Abstract by Anas Samir Mohammad Aljabbari

The adsorption of proteins and lipids at the interface between blood and particles, installs a new “surface identity” on the particles termed the “biomolecular corona”. The analogous phenomenon that occurs in the gastrointestinal (GI) tract, the biomolecular gastrointestinal corona, has received considerably less attention. Adsorption of biomolecules onto drug particles, where the fluid also contains bile salts and phospholipids in addition to proteins, peptides, and carbohydrates, has not been studied in this context. This is despite the fact that oral drug delivery remains the preferred method of administration, and that poorly soluble drugs (i.e. drugs that are prone to form particles in the GI tract) make up an increasing percentage of emerging therapeutics. Furthermore, the GI tract is a complex environment with a variety of surface-active biomolecules such as proteins and bile salts, coupled with a compartment-specific pH, osmolarity and ionic strength. Therefore, given the importance of drug particles in oral drug delivery, there is a need for further knowledge on how the nature of the particle and GI environment affect the composition and structure of the GI corona. The solid-state form of the drug is also important for its performance, and interaction with gastrointestinal biomolecules and formation of a corona during precipitation or crystallisation has the potential to influence performance.

Therefore, the aim was to I) confirm the formation of a GI biomolecular corona on poorly soluble drug particles, II) elucidate the factors that impact its formation and III) investigate a potential connection between adsorption of GI biomolecules onto drug particles, and changes in their recrystallization behaviour. The rationale for the formation of a GI corona on drug particles is proposed in the first part of the thesis, which also serves as the main hypothesis: hydrophobic drug particles adopt a biomolecular gastrointestinal corona when exposed to GI fluids.

In support of this hypothesis, the experimental methods comprised those for quantitative determination of the composition of the corona (including HPLC and proteomics) and those supporting a kinetic study of the structural and solid-state changes that drug particles undergo upon incubation with GI biomolecules (including time-resolved X-ray diffraction and low frequency Raman spectroscopy). To quantify the adsorption of biomolecules onto particles, the model hydrophobic drug particle ritonavir was incubated with bile salts in simulated intestinal medium. After separation of particles from the medium, the depletion of bile salts from solution was quantified. To identify the impact of compositional variables on the extent of depletion (an indication of adsorption from solution), the molecular hydrophobicity, solution ionic strength, and bile salt aggregation state were varied. Additionally, model drug particles of ritonavir, clotrimazole and indomethacin were incubated in ex vivo porcine gastric, intestinal and colonic fluids. After separation of particles from the medium, the proteins adsorbed to the particles were eluted and digested, prior to proteomic analysis. The results confirm that bile salts and proteins adsorb onto the surface of drug particles, forming a complex biomolecular corona that is impacted by the physicochemical properties of the particles and the medium.

For the determination of the kinetics of solid state changes in the presence of GI molecules, phase transformations of amorphous indomethacin drug particles were probed in simulated intestinal fluid, with and without micelles of bile salts and phospholipids. Results show that the crystallization behaviour of amorphous particles was affected by the presence of GI biomolecules. In the presence of bile salts and phospholipids, model amorphous drug particles recrystallized directly into their most stable crystalline form, bypassing intermediate polymorphic states typically observed in the absence of these biomolecules. This highlights that the adsorption of these compounds to the particle surface can influence their properties beyond just the surface identity.
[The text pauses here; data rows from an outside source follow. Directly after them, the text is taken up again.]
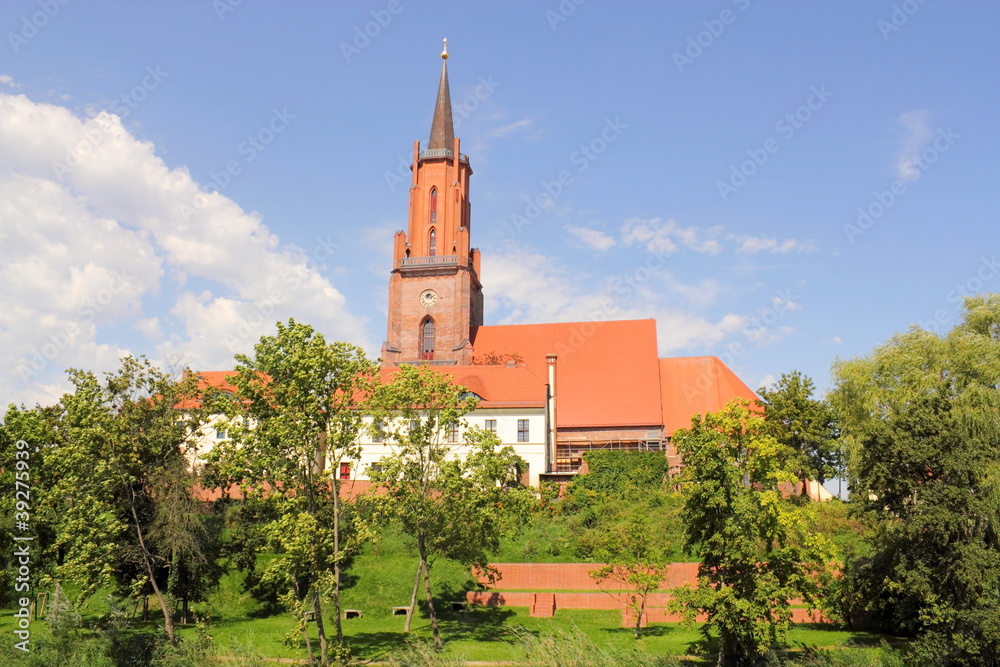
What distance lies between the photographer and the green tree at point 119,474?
20906 millimetres

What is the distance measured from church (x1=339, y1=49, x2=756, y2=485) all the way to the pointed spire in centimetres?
10

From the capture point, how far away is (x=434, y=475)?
2378 cm

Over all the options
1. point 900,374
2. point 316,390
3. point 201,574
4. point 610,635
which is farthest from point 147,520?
point 900,374

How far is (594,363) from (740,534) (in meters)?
35.1

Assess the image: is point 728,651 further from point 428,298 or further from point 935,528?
point 428,298

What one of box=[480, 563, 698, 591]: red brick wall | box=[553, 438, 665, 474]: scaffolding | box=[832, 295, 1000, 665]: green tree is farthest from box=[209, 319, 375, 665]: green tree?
box=[553, 438, 665, 474]: scaffolding

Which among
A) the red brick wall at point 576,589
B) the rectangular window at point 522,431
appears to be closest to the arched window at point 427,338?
the rectangular window at point 522,431

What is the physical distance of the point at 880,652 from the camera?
67.7 feet

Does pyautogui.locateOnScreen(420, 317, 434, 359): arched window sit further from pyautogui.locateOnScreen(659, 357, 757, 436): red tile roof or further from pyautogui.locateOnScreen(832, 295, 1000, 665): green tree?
pyautogui.locateOnScreen(832, 295, 1000, 665): green tree

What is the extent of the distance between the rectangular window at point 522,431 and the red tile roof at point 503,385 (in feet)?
3.19

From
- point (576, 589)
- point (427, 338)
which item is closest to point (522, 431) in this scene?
point (427, 338)

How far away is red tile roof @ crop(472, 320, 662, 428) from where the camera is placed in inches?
1955

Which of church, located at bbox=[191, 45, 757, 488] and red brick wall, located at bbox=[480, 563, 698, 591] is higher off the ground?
church, located at bbox=[191, 45, 757, 488]

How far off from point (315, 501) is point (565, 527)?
1624 centimetres
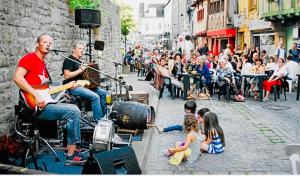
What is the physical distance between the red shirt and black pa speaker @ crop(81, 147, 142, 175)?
177cm

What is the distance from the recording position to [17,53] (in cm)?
746

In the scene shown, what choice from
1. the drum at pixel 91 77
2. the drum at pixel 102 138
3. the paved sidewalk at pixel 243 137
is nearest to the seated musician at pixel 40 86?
the drum at pixel 102 138

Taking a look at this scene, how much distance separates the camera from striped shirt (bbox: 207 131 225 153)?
24.1 feet

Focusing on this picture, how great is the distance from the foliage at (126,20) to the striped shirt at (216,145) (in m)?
29.9

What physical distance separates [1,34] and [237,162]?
13.3 ft

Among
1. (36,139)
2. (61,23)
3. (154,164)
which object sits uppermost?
(61,23)

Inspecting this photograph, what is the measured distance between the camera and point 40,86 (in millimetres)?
5980

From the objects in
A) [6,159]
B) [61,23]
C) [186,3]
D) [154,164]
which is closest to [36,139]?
[6,159]

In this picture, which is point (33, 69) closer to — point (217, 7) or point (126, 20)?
point (217, 7)

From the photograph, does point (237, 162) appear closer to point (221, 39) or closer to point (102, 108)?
point (102, 108)

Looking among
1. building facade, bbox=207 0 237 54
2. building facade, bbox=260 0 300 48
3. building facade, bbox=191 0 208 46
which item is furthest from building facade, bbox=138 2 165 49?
building facade, bbox=260 0 300 48

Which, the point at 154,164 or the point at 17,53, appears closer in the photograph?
the point at 154,164

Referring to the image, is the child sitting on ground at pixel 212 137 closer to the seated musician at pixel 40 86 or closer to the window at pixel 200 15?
the seated musician at pixel 40 86

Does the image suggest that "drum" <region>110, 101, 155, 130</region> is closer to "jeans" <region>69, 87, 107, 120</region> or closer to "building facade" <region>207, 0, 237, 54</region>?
"jeans" <region>69, 87, 107, 120</region>
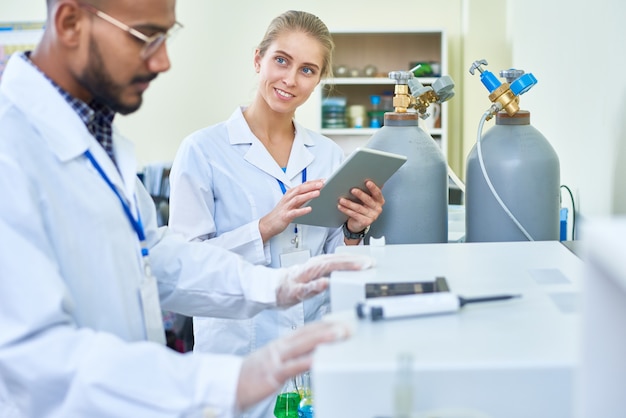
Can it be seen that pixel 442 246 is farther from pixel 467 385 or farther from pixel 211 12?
pixel 211 12

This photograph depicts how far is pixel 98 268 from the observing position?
91 cm

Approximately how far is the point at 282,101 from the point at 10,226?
3.09 ft

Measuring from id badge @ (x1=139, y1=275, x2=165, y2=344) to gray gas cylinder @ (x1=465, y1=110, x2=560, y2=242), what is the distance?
620mm

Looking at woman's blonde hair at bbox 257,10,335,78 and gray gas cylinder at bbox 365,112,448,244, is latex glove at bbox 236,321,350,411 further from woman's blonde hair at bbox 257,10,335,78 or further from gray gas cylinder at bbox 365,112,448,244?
woman's blonde hair at bbox 257,10,335,78

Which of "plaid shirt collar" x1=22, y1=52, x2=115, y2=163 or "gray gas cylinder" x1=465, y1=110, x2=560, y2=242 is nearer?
"plaid shirt collar" x1=22, y1=52, x2=115, y2=163

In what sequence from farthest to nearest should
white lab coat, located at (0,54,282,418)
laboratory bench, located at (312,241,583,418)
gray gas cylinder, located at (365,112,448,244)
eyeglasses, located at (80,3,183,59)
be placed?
gray gas cylinder, located at (365,112,448,244) → eyeglasses, located at (80,3,183,59) → white lab coat, located at (0,54,282,418) → laboratory bench, located at (312,241,583,418)

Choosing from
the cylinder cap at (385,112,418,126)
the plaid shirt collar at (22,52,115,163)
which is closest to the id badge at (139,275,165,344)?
the plaid shirt collar at (22,52,115,163)

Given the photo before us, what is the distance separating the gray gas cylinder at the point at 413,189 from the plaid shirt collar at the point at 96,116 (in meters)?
0.50

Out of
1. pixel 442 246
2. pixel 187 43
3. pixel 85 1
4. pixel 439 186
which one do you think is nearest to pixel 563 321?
pixel 442 246

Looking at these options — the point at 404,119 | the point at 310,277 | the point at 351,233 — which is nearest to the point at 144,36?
the point at 310,277

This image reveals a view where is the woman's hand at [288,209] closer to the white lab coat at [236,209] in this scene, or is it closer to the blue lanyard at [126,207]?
the white lab coat at [236,209]

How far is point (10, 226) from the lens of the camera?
0.79m

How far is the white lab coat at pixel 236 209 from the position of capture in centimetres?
155

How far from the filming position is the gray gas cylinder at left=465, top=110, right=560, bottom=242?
4.09 feet
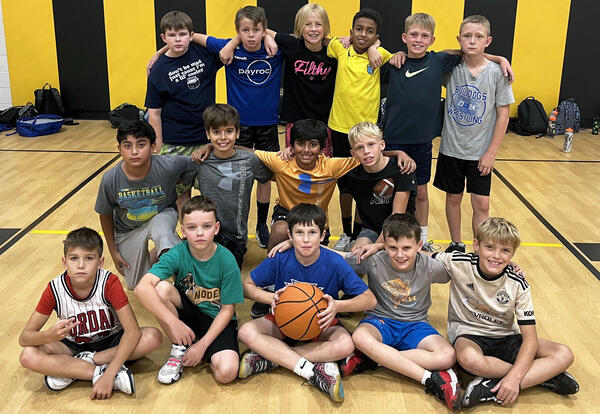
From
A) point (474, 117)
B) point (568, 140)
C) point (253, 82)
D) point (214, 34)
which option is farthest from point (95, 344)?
point (214, 34)

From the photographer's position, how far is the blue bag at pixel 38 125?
8.48 m

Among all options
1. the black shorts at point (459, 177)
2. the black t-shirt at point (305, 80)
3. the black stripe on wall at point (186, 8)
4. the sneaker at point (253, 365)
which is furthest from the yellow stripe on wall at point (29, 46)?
the sneaker at point (253, 365)

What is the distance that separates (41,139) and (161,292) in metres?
5.89

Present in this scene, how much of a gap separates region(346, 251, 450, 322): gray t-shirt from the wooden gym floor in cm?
33

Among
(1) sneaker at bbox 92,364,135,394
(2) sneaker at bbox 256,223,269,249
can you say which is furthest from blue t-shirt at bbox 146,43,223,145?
(1) sneaker at bbox 92,364,135,394

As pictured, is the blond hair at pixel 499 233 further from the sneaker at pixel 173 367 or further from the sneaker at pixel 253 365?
the sneaker at pixel 173 367

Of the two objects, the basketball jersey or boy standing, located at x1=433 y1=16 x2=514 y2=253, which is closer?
the basketball jersey

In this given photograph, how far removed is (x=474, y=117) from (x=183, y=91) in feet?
6.84

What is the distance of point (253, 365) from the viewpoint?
10.4 feet

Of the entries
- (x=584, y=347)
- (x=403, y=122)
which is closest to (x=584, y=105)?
(x=403, y=122)

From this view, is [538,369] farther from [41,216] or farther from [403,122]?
[41,216]

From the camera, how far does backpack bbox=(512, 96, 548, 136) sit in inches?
346

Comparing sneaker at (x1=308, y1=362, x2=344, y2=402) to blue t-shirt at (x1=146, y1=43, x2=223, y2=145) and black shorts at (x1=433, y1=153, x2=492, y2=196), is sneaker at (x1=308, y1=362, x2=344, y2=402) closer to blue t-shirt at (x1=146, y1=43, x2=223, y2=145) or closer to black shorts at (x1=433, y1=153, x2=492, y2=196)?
black shorts at (x1=433, y1=153, x2=492, y2=196)

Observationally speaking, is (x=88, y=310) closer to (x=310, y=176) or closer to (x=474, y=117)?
(x=310, y=176)
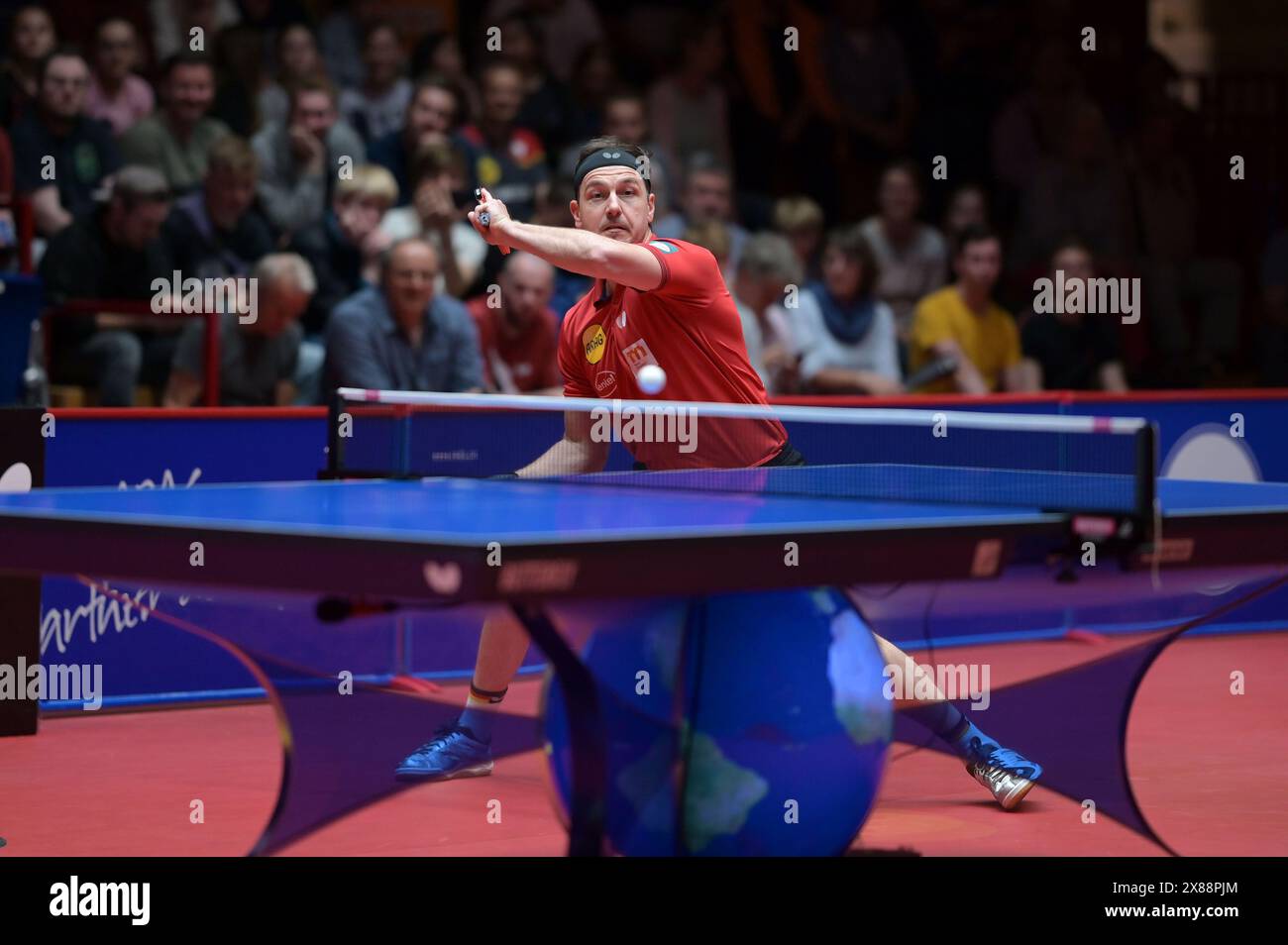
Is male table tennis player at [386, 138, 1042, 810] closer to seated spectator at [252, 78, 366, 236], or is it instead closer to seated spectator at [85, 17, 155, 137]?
seated spectator at [252, 78, 366, 236]

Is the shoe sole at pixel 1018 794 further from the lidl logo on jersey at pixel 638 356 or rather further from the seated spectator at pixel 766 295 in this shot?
the seated spectator at pixel 766 295

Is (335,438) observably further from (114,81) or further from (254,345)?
(114,81)

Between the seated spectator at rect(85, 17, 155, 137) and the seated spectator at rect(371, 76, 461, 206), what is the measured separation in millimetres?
1256

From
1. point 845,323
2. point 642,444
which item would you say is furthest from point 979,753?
point 845,323

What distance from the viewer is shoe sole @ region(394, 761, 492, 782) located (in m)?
5.45

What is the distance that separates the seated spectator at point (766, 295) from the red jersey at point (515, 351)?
1.10m

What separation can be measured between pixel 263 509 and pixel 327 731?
0.63 m

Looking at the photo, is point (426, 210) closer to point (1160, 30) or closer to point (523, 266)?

In summary, this work has established that the formation of a biomolecular gastrointestinal corona occurs on hydrophobic drug particles, that both the properties of the particles and the media are important in determining the extent and composition of corona formation, and that its formation can impact the solid-state of recrystallized drug particles. The potential impact of the thesis is in alerting the field to this phenomenon and stimulating future studies to determine the impact of the GI corona on other aspects of processing of drug particles, such as their interactions with surfaces in the gastrointestinal environment (including mucus) and the gut microbiota.